▶ [Job] Report each line of the rows below that contains the string "detection", matching case exactly.

▶ [Materials provided]

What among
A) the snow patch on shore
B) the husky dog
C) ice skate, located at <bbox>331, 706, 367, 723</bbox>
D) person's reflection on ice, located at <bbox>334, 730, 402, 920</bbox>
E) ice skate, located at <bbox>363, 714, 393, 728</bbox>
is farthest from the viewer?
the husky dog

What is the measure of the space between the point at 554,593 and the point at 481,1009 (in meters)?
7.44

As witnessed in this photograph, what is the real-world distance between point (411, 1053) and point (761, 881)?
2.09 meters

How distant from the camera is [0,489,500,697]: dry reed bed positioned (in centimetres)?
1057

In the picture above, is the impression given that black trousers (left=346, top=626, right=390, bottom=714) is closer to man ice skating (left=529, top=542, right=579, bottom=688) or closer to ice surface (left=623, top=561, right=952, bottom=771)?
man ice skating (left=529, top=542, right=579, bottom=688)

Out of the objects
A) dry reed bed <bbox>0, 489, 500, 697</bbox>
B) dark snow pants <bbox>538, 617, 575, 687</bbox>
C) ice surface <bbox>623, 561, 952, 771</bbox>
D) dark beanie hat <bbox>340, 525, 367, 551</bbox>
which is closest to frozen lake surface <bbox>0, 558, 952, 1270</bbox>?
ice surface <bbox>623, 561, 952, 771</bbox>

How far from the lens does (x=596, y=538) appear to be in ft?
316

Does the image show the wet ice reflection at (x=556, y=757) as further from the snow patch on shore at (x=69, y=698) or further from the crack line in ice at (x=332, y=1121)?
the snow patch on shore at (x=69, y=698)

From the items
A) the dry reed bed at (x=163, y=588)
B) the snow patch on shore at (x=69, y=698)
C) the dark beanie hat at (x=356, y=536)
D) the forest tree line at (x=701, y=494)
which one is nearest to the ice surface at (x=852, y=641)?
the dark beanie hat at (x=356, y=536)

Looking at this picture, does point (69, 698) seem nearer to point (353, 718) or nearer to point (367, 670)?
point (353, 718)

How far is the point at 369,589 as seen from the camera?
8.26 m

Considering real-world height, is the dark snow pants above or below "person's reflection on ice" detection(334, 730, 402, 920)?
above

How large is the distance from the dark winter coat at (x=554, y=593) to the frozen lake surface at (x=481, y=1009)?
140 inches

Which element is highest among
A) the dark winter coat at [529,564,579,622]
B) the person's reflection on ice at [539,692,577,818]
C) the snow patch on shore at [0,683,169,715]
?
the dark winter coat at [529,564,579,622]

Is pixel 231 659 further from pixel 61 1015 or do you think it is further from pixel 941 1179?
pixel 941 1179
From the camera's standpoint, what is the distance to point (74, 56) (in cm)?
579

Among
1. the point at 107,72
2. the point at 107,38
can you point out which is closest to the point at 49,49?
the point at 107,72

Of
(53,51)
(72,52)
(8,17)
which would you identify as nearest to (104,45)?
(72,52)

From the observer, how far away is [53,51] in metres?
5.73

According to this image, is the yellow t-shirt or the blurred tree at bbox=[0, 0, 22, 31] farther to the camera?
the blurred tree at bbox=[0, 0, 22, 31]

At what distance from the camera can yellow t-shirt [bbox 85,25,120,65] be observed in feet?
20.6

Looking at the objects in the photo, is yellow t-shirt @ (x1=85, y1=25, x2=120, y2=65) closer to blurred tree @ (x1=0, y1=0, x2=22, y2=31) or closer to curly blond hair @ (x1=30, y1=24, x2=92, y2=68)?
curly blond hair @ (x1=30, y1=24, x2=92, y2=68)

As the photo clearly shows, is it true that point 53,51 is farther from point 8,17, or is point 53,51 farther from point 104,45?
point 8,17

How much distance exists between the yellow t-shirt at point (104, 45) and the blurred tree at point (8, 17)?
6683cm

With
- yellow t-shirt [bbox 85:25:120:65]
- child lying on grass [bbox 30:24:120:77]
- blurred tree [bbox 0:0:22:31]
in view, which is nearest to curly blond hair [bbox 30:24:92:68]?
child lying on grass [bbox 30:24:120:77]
* * *
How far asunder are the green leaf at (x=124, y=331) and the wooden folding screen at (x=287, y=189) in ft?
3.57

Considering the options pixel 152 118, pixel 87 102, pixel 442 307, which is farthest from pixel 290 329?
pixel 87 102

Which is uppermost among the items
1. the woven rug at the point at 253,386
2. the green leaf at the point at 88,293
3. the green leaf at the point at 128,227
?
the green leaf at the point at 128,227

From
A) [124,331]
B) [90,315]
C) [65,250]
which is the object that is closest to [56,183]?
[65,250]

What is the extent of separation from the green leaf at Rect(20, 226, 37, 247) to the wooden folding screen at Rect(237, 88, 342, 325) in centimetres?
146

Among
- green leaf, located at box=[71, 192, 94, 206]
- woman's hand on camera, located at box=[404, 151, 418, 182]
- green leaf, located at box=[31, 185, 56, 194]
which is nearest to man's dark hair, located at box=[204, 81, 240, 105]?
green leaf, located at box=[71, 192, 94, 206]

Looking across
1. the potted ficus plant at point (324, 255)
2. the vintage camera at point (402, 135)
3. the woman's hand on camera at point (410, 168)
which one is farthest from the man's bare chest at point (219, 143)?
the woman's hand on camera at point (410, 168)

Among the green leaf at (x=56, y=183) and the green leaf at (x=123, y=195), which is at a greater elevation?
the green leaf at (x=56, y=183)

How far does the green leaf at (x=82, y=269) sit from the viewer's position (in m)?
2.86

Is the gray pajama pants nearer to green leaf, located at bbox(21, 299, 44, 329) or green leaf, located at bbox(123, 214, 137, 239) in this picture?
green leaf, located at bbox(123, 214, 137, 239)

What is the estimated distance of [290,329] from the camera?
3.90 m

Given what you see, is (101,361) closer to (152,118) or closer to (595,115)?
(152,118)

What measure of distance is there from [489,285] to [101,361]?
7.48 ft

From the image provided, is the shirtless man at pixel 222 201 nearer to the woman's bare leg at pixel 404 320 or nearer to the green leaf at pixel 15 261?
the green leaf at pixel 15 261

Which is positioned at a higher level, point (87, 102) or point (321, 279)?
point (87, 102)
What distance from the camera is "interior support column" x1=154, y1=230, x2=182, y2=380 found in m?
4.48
---
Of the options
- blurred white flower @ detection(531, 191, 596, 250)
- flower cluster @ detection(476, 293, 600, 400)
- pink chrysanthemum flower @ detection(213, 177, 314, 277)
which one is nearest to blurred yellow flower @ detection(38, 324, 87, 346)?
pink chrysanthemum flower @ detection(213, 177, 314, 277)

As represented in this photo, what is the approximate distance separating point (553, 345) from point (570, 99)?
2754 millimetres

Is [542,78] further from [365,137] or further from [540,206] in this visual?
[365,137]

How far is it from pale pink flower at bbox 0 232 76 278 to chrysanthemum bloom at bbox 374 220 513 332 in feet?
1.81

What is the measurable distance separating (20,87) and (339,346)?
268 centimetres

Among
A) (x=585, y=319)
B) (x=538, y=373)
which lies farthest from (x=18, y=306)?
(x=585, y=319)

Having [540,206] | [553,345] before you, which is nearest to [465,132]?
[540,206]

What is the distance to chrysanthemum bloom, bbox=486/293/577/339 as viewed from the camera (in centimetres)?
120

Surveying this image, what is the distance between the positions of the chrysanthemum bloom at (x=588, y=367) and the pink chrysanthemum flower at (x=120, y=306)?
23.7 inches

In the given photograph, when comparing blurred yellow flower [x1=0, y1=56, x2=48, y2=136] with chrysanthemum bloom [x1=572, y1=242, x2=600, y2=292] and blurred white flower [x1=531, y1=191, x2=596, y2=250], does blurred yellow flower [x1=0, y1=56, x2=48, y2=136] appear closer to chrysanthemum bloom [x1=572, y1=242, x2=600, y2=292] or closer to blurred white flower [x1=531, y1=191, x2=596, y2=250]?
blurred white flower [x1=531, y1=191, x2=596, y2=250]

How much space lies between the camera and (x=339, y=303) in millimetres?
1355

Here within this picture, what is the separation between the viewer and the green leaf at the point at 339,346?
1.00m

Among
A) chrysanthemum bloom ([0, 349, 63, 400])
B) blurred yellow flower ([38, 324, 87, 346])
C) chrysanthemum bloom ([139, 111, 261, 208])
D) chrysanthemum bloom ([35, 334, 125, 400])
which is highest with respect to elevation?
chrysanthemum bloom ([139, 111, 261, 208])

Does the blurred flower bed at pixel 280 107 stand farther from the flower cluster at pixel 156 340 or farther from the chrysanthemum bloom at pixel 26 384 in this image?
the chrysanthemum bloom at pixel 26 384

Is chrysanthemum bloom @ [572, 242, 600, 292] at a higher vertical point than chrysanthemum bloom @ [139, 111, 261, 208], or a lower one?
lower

▶ [Output for this exercise]
Considering real-world height, is the dark snow pants above or below "person's reflection on ice" detection(334, 730, 402, 920)?
- blurred white flower @ detection(531, 191, 596, 250)
- flower cluster @ detection(476, 293, 600, 400)
- pink chrysanthemum flower @ detection(213, 177, 314, 277)
which one is nearest to blurred yellow flower @ detection(38, 324, 87, 346)?
pink chrysanthemum flower @ detection(213, 177, 314, 277)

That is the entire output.